● Reading passage
━━━━━━━━━━━━━━━━

The Case for Developing a Foundation Model for Planning-like Tasks from Scratch
Biplav Srivastava, Vishal Pallagani
TL;DR
The paper argues for developing a Planning Foundation Model from scratch to tackle planning-like tasks (PL) beyond traditional Automated Planning and Scheduling (APS). It proposes a Seq2Seq Planning FM with domain-specific tokenization and RoPE, and novel pre-training objectives to learn execution semantics, for example treating CPP as $\\mathcal{M}=\\langle \\mathcal{D}, \\mathcal{I}, \\mathcal{G} \\rangle$ with $\\mathcal{D}=\\langle F,A\\rangle$ and $\\delta_{\\mathcal{M}}(s,a)$ guiding plan execution. It envisions a diverse PL corpus and evaluation metrics like Plan Validity and Plan Optimality to quantify planning capabilities, aiming for generalization across tasks such as plan generation, replanning, and plan summarization. The authors emphasize grounding, alignment, and instructability as essential properties, and argue that a Planning FM could generalize across domains (business processes, dialogs, CAD workflows) and advance reliable, executable PL solutions in a way analogous to LLM-driven progress in APS.

━━━━━━━━━━━━━━━━

● Information supplied
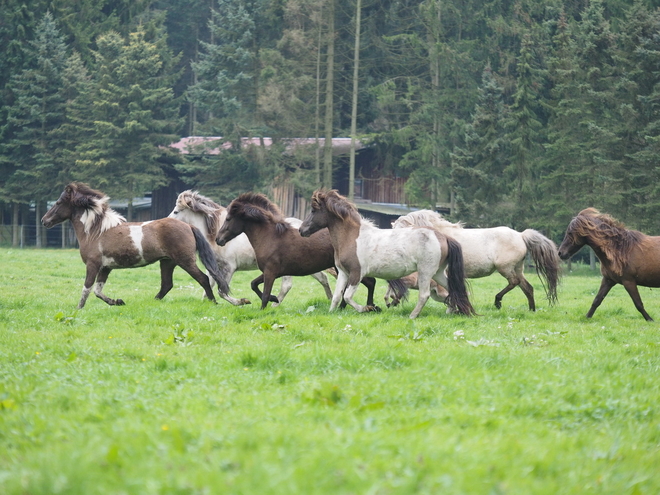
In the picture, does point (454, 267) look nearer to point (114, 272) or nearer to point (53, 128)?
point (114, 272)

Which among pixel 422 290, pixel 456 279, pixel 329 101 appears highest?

━━━━━━━━━━━━━━━━

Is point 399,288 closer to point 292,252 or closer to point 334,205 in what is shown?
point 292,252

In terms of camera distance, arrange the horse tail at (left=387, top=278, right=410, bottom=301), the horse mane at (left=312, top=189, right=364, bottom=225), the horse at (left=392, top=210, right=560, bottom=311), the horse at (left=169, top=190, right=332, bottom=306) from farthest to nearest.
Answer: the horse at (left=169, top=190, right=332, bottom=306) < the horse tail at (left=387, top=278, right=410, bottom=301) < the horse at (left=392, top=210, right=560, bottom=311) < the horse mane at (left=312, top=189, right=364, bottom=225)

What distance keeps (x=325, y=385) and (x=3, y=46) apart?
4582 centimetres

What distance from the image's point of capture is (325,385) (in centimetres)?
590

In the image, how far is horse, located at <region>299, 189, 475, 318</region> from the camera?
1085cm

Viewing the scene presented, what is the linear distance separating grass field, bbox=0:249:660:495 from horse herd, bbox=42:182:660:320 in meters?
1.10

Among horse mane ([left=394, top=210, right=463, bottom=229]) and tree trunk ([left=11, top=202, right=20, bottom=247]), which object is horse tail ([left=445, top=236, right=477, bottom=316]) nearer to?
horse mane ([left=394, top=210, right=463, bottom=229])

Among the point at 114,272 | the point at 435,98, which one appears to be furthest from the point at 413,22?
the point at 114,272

━━━━━━━━━━━━━━━━

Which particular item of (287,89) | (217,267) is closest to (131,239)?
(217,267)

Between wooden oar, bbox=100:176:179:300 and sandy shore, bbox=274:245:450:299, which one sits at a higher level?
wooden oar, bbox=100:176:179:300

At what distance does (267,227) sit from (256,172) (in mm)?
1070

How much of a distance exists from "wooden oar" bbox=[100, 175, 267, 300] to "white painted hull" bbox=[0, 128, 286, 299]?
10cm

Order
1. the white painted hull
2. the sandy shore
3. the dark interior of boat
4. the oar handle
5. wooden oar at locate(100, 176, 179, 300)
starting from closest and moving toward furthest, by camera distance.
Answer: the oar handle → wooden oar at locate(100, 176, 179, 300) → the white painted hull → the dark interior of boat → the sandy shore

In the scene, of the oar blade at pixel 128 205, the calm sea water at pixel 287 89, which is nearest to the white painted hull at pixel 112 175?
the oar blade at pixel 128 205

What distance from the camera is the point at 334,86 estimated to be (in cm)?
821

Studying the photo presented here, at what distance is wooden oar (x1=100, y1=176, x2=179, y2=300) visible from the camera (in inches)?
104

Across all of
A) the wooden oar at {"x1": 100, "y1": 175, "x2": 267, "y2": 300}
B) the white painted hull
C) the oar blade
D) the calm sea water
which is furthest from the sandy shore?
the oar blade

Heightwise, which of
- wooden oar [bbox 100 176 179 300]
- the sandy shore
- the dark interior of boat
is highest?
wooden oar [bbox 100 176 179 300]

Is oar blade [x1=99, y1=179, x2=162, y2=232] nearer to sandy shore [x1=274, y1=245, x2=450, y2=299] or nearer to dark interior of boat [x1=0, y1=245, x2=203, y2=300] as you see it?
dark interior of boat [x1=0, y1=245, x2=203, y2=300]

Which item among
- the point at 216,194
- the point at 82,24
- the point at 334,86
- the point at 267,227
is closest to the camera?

━━━━━━━━━━━━━━━━

● Exercises to complete
A. Answer these questions from the planning foundation model summary:
(i) Besides domain-specific tokenization, what does the proposed Seq2Seq Planning FM use?
(ii) Which evaluation metrics are given as examples?
(iii) Which three properties do the authors emphasize as essential?
B. List every domain that the planning foundation model summary names as one a Planning FM could generalize across.
C. Continue the summary of the planning foundation model paper from the point where it stops.
The lines have no connection to the summary of the planning foundation model paper.

● Numbered answers
A.
(i) RoPE
(ii) Plan Validity and Plan Optimality
(iii) Grounding, alignment, and instructability

B. Business processes, dialogs, CAD workflows

C.
Abstract
Foundation Models (FMs) have revolutionized many areas of computing, including Automated Planning and Scheduling (APS). For example, a recent study found them useful for planning problems: plan generation, language translation, model construction, multi-agent planning, interactive planning, heuristics optimization, tool integration, and brain-inspired planning. Besides APS, there are many seemingly related tasks involving the generation of a series of actions with varying guarantees of their executability to achieve intended goals, which we collectively call planning-like (PL) tasks like business processes, programs, workflows, and guidelines, where researchers have considered using FMs. However, previous works have primarily focused on pre-trained, off-the-shelf FMs and optionally fine-tuned them. This paper discusses the need for a comprehensive FM for PL tasks from scratch and explores its design considerations. We argue that such an FM will open new and efficient avenues for PL problem-solving, just like LLMs are creating for APS.